一見どこにでもある普通の神社のようだが、警報音が突然鳴り響いたかと思いきや、境内を猛スピードで列車が通過する──。

全国各地には「なぜ、そんなところに?」と首をかしげたくなるような場所に線路が通っていることがある。

佐賀県西松浦郡有田町にある陶山(すえやま)神社がまさにそれで、境内を横切る形で踏切が存在し、線路1本の単線ながら特急・普通列車を合わせて通過する列車の数は1日70本以上とたいへん多い。
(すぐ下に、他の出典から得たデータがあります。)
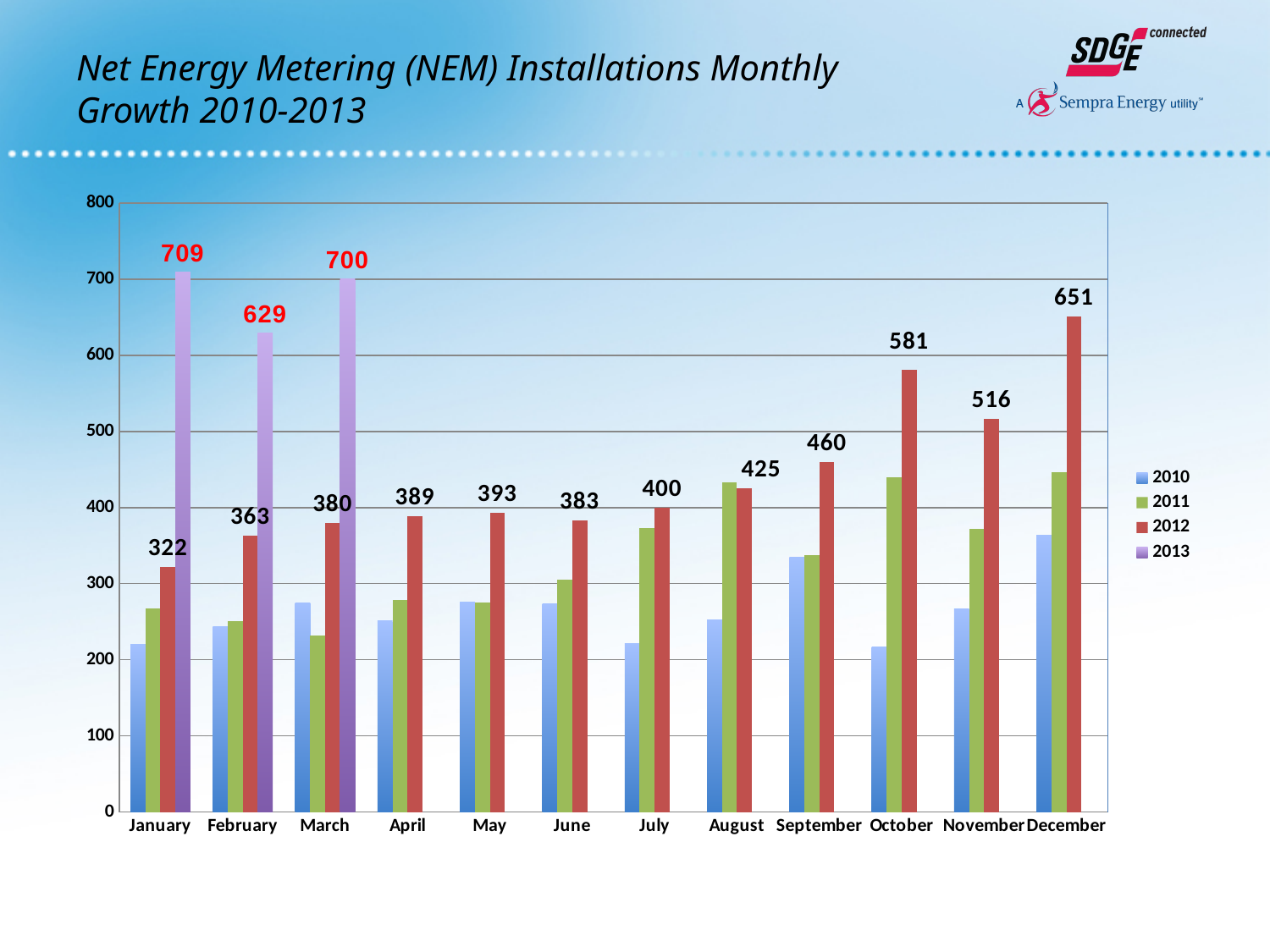
Is the 2010 value for September greater or less than 300? greater Which month has the highest 2012 value? December How many series does the legend list? 4 What is the difference between the 2012 values for December and November? 135 What kind of chart is shown on the slide? Bar chart What is the difference between the 2013 value for January and the 2013 value for February? 80 How many months are shown on the x axis? 12 What is the 2013 value for January? 709 Which month has the lowest 2012 value? January Which is larger, the 2012 value for May or the 2012 value for June? May What is the 2012 value for December? 651 What is the 2012 value for October? 581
しかも、時期にもよるが、クルーズトレインとして有名な豪華寝台列車『ななつ星in九州』が通ることもあるのだ。

特に陶山神社の踏切は、列車接近を知らせる警報音のみが鳴る仕様となっている。一般的な踏切と違って遮断器はなく、注意を促す看板が設置されているだけ。当然、細心の注意を払う必要はあるものの、鳥居越しに通過する列車が撮影でき、鉄道ファンだけでなくアマチュア写真家にも人気のスポットとして有名だ。

鳥居や灯篭、狛犬の一部は有田焼!?

そんな陶山神社が創建されたのは1658年。当時、この地を治めていた鍋島藩の指示によるものだと伝えられている。17世紀初頭、この地域で陶器の原料となる白磁の鉱脈が見つかって窯が開かれたことが、今では全国的に知られている有田焼の起源とされている。その後、この一帯は焼き物の一大生産拠点として栄え、陶工たちの崇敬を集める氏神のような存在だったのが、この神社というわけだ。

陶器街のいわば中心的な場所で、境内奥の階段を上がった先にある本殿は、小さな盆地になっている有田の町を一望できる地元の絶景ポイント。もちろん、ここからも踏切を見下ろすことができ、カメラを構えている者も多い。

陶器街の中心地に位置する 佐賀県『陶山神社』 (C)週刊実話Web

なお、焼き物の町ということもあって、神社の境内にある鳥居や灯篭、狛犬の一部はなんと有田焼。そもそも陶器製のものが滅多にないだけに、たいへんご利益がありそうだ。

実際、地元でも多くの旅行客が訪れる人気観光スポットになっている。もし有田に行く機会があれば、立ち寄ってみて損はないだろう。